A 35 ans, Ophélie veut tout : être une femme, être une mère, réussir professionnellement. Or, si l’on considère son parcours, on peut considérer que ses objectifs de vie sont en passe d’être réussis. Une union heureuse avec Vincent et trois enfants ardemment désirés et tendrement chéris.
« Depuis ma première grossesse s’est installée une obsession. Celle de bien faire. » (p.45)

Mais, lorsqu’il s’agit de reprendre son travail au sein de l’hôpital en tant que praticienne hospitalière dans l’unité de jour de cancérologie de l’hôpital Saint Louis, les choses se compliquent. En effet, durant son absence, un copain d’étude l’a remplacée et a savamment avancé ses pions sur l’échiquier ascensionnel pour obtenir le poste universitaire à pourvoir, qu’Ophélie convoite depuis quelques années.
Ophélie n’a pas dit son dernier mot : ce poste, elle le mérite et, enfants ou pas enfants, elle se battra pour l’avoir.
« Je redoublerai d’efforts, je rentrerai tôt. Je me rendrai disponible pour toi et tes sœurs. Avec de l’énergie et de la bonne volonté, on est capable de beaucoup. » (p.18)
« Ces dernières semaines, Ophélie l’a décidé : elle veut tout.

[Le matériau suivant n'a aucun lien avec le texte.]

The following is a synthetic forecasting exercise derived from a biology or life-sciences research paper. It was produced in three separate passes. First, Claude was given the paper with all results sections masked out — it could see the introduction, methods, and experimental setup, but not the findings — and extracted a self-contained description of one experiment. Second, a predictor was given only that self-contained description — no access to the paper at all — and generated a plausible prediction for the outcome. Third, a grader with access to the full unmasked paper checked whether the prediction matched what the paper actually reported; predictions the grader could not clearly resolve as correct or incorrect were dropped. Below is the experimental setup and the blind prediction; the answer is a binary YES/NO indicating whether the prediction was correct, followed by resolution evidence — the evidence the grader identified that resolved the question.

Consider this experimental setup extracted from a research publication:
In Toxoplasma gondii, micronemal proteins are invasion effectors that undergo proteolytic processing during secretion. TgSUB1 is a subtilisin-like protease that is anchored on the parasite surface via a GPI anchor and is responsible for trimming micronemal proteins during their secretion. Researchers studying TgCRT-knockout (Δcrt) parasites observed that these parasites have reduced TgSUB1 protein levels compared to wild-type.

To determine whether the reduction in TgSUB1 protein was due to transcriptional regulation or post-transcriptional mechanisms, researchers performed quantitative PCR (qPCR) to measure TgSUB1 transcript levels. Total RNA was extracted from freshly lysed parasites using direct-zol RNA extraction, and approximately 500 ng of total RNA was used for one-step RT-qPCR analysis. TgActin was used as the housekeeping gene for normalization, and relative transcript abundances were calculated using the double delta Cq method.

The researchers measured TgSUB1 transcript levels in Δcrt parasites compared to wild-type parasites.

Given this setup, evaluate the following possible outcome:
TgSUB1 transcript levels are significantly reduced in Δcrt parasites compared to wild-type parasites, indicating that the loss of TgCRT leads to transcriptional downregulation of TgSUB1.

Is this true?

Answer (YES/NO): YES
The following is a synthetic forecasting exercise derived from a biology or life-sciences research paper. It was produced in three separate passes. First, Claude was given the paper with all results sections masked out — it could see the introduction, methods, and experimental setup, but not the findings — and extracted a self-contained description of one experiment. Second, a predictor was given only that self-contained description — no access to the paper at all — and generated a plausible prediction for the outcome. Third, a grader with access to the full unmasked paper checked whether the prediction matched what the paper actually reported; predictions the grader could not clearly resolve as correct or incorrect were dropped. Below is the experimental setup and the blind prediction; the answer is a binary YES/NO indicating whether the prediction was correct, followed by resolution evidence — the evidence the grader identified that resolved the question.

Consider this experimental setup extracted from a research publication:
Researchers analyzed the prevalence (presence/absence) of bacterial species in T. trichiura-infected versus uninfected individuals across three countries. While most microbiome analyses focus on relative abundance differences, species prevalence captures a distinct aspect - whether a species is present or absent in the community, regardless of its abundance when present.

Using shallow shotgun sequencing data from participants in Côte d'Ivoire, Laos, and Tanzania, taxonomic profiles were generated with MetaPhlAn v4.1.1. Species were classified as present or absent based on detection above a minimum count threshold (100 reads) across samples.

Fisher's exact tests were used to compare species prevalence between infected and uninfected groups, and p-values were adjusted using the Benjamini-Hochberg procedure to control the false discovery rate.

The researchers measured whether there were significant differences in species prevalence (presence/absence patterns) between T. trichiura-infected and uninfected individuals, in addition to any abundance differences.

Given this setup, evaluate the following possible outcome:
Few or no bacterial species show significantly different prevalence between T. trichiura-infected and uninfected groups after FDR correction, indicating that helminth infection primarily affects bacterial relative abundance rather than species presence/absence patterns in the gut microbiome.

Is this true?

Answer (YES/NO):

Un couple, des enfants, des amis, une carrière. Elle va sculpter, avec la minutie d’un artisan, sa vie rêvée. Et à force de travail elle en est sûre, le tableau sera parfait. » (p.60)
Sauf que, dans la réalité, les choses sont plus compliquées : Vincent n’est guère est à la maison, tout entier dévolu à son métier et en passe de sacrer sa propre réussite ; la nounou ne peut assumer plus d’heures que nécessaires ; les grands-parents ne répondent guère présents, pour mieux profiter de leurs loisirs.
« Ophélie est fatiguée. […] Ses enfants sont des êtres de désirs. […] Ses enfants sont des êtres de dépendance. […] Ses enfants sont des êtres de mouvements. […] Ses enfants sont des êtres d’opposition. […] Ophélie est contorsionniste. Sous l’action de ses trois contraintes, elle a changé de forme, au point qu’elle ne sait plus quel était son état initial. » (p.69-70)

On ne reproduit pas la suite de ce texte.